### EXTRACTED TEXT ###

I then had a nice relaxed morning/ afternoon and managed some naps- my partner and mum were present- mainly watching rugby and feeding me mints (I wasn’t allowed to eat- but was very hungry).
I was still regularly getting strong contractions two mins apart still (only felt as mild tightenings due to epidural). My cervix was showing little progression so I was started in a syntocin drip to speed up labour.
Unfortunately, Little Miss had decelerations of heart rate (to 80-100bpm) when I was sitting/ lying on bottom/back – so whole of labour I had to be on my sides – this was very uncomfortable and gave me hip pain (something I suffer with anyway due to rheumatoid arthritis).
In the evening I started to show signs of sepsis – a high temperature, heart rate and breathing rate, although I felt okay; I was started on antibiotics and told I would have to stay in hospital for at least 24 hours. I was really disappointed by this as wanted to get home with my baby ASAP.
I reached fully dilated at about 10pm and by this point Dorothea was having increased heart rate decelerations so was told to be prepared for a c-section! They decided to give an hour for the head to descend and at 11pm request I started pushing in the hope of delivering vaginally.
The joy of the epidural I had was that it was a ‘mobile epidural’ so was actually able to move onto all fours etc to push which really helped – it was due to this I was able to have the birth I wanted.
I was told I was doing really well pushing, but Little Miss dropped her heart rate to 85, so the drs were called in to assist (by called in I mean an emergency bell was sounded and my room suddenly filled with a whole team of people) I was told we had 3-4 contractions to move her or would have to have a c-section – I was super determined not to go to theatre!
We managed to get her out with the Drs assistance with a kiwi (suction cup device) and an episiotomy (also tore a little). I must say the pushing and actual birth was nowhere near as bad as I’d imagined – although the epidural must have helped loads! The pushing part went so quickly and afterwards I couldn’t believe it was 65 minutes.

### INFORMATION SUPPLIED ###

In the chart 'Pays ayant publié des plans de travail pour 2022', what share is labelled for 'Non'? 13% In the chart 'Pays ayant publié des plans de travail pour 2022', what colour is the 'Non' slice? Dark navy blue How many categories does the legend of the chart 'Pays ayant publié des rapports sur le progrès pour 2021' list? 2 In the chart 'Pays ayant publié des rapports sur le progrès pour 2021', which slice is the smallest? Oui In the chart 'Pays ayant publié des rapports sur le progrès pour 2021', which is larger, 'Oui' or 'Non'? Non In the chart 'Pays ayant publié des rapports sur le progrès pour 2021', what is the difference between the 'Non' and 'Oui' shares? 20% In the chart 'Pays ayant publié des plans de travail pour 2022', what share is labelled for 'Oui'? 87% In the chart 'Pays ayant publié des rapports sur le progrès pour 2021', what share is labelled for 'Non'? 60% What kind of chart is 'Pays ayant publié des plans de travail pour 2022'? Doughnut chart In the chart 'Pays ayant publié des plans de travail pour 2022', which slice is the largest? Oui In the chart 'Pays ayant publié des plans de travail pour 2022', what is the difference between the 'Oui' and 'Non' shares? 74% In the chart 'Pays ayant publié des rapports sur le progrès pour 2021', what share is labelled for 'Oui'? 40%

###

# LIST OF TASKS
A - Rewrite the birth account, beginning at the words "I reached fully" and stopping after "go to theatre!". Put "caesarean section" wherever "c-section" appears.
B - Continue the birth story from its last sentence.

# OUTPUTS BY TASK
A -
I reached fully dilated at about 10pm and by this point Dorothea was having increased heart rate decelerations so was told to be prepared for a caesarean section! They decided to give an hour for the head to descend and at 11pm request I started pushing in the hope of delivering vaginally.
The joy of the epidural I had was that it was a ‘mobile epidural’ so was actually able to move onto all fours etc to push which really helped – it was due to this I was able to have the birth I wanted.
I was told I was doing really well pushing, but Little Miss dropped her heart rate to 85, so the drs were called in to assist (by called in I mean an emergency bell was sounded and my room suddenly filled with a whole team of people) I was told we had 3-4 contractions to move her or would have to have a caesarean section – I was super determined not to go to theatre!

B -
During the end stage of labour I was told that I would be unlikely to be able to hold the baby as due to decelerations she was going to be tired and would be whisked away! Fortunately this didn’t happen- she came out screaming and was put on me immediately.
It took about 35 minutes to stitch me up, but to be honest, at this point I was breast feeding my daughter so really didn’t care.
My partner got to cut the cord (we had delayed cord clamping) and we both had skin to skin for the first hour. She fed within a couple of minutes; I was shocked at how simply she latched on.
My estimated blood loss was 600mls, but my partner said it looked like a horrifically gory horror movie – I guess we women don’t see the worst of it.
I was told afterwards that her cord gas showed her oxygen levels were really dropping and that we’d got her out just in time. Also my placenta was quite ‘gritty’ according to the midwife. I was so relieved that I didn’t go too far overdue as this is a first sign of deterioration.
Top tip from me? Don’t be brave – take the epidural!
I would never have been able to push her out if it wasn’t for the rest the epidural allowed me to have in the afternoon.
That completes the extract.